→ **TEXTE CITÉ**
NOS CIBLES ET NOS ACTIONS

B, D, S : dans ses trois dimensions

Nous sommes engagés dans les trois dimensions de la campagne internationale BDS
B : les actions de boycott que nous menons en tant qu’organisation et pour lesquelles nous mobilisons nos concitoyens visent l’apartheid israélien, l’occupation et la colonisation, le déni du droit
D : nous exigeons des entreprises qu’elles aient un comportement éthique, en refusant toute complicité avec la colonisation et l’occupation israéliennes
S : nous demandons à la France, aux autres États européens, à l’Union Européenne elle-même, d’appliquer des sanctions contre l’État d’Israël tant que celui-ci violera le droit international et les droits de l’Homme.

Combattre la colonisation

Agir pour mettre fin à la colonisation est un devoir au sens des conventions internationales ; ce combat est au cœur des actions que nous menons dans de très larges coalitions (syndicats, organisations de défense des droits de l’Homme, ONG nationales et internationales) pour :

  • exiger un comportement éthique des entreprises : ainsi, nous demandons aux banques françaises de retirer tout investissement dans les banques israéliennes, qui sont toutes impliquées dans la colonisation ; et nous demandons aux entreprises françaises impliquées dans le tramway de Jérusalem, en territoire illégalement annexé par Israël, de se retirer de ce projet.
  • mettre fin à l’importation des produits des colonies israéliennes en Palestine occupée : nous exigeons d’abord que l’origine de ces produits soit traçable et correctement étiquetée, mais c’est clairement la fin de la commercialisation de de ces produits sur le marché français et européen que nous demandons aux opérateurs économiques comme à l’État.

Forts de premiers résultats, nous renforçons ces actions avec nos partenaires.

Le boycott des produits, toujours contre les violations du droit  [1]

Les actions de boycott, de désinvestissement et d’appel aux sanctions peuvent concerner l’ensemble des produits et des intérêts israéliens tant que ces actions sont clairement liées aux violations du droit international et des droits de l’Homme par l’État d’Israël.

Au-delà de la question des produits des colonies dont elle demande l’interdiction, l’AFPS peut donc cibler aussi ses campagnes de boycott sur des produits israéliens, en liant toujours clairement ces campagnes aux violations du droit par Israël : c’est le cas de notre campagne « Des dattes étiquetées « Israël » pour les fêtes ? Non merci ! », qui vise la colonisation massive de la vallée du Jourdain par Israël, l’opacité entretenue par l’État d’Israël sur l’origine de ses produits, ainsi que la politique d’apartheid maintenant officialisée par la loi.

Ne chantons pas pour l’apartheid… et sachons agir au cas par cas

La culture est ouvertement utilisée par l’État d’Israël à des fins de propagande, pour promouvoir une image positive malgré les crimes commis contre le peuple palestinien. Après la saison croisée France-Israël, l’Eurovision 2019 est l’exemple de ce type d’opération.

En refusant de se produire en Israël dans le contexte actuel de violation des droits de l’Homme, de nombreux artistes interpellent la société israélienne d’une manière forte et visible. Ils nous disent : ne chantons pas, ne dansons pas, ne jouons pas pour l’apartheid !

→ **ENTRÉES FOURNIES**
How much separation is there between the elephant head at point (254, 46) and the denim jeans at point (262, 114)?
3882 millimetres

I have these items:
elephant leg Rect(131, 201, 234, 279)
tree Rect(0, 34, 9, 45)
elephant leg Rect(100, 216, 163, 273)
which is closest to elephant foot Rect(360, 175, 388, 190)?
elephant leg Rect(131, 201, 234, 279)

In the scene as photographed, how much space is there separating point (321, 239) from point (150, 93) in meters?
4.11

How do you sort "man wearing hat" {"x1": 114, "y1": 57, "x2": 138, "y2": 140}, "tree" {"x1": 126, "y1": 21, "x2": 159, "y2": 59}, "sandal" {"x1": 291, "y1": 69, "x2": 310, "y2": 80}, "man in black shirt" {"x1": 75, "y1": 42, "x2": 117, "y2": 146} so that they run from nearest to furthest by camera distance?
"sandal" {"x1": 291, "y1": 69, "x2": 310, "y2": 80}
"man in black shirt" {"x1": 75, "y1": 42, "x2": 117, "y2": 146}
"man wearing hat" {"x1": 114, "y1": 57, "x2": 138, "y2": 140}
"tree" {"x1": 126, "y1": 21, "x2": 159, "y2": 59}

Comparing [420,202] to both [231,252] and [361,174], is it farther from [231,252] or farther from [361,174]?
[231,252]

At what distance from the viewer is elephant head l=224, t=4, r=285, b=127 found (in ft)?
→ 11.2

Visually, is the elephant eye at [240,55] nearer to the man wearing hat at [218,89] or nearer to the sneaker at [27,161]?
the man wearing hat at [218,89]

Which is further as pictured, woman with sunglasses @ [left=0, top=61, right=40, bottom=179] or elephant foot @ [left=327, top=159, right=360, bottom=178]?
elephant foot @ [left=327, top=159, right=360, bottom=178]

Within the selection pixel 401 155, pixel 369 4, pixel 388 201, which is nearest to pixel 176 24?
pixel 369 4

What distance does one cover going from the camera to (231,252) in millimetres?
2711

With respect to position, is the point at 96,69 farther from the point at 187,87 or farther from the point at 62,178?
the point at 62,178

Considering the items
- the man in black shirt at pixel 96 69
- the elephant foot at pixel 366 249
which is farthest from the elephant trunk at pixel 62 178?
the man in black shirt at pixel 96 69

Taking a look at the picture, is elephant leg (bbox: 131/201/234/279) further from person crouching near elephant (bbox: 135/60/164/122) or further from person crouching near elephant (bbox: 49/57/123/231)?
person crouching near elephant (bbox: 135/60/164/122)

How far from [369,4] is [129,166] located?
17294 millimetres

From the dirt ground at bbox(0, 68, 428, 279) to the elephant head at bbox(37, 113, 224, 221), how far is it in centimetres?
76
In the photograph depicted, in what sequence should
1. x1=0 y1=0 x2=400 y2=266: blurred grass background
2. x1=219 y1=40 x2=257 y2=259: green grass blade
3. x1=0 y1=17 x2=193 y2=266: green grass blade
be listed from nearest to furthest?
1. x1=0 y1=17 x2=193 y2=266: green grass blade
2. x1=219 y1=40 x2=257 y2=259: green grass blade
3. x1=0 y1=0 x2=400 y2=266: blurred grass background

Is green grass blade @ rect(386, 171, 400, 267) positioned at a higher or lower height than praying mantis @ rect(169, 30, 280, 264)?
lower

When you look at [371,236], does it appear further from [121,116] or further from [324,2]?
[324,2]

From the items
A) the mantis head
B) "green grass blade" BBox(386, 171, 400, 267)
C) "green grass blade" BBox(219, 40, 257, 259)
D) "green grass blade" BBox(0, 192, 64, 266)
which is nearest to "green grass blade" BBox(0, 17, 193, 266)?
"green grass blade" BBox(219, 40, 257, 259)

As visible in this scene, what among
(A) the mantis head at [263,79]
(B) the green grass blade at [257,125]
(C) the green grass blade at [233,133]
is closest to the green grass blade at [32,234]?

→ **CONSIGNE**
Recopiez à l'identique tout le passage du texte cité qui va de « Le boycott des » jusqu'à « par la loi. ». La liste ne joue aucun rôle dans ce travail.

→ **LA SOLUTION**
Le boycott des produits, toujours contre les violations du droit  [1]

Les actions de boycott, de désinvestissement et d’appel aux sanctions peuvent concerner l’ensemble des produits et des intérêts israéliens tant que ces actions sont clairement liées aux violations du droit international et des droits de l’Homme par l’État d’Israël.

Au-delà de la question des produits des colonies dont elle demande l’interdiction, l’AFPS peut donc cibler aussi ses campagnes de boycott sur des produits israéliens, en liant toujours clairement ces campagnes aux violations du droit par Israël : c’est le cas de notre campagne « Des dattes étiquetées « Israël » pour les fêtes ? Non merci ! », qui vise la colonisation massive de la vallée du Jourdain par Israël, l’opacité entretenue par l’État d’Israël sur l’origine de ses produits, ainsi que la politique d’apartheid maintenant officialisée par la loi.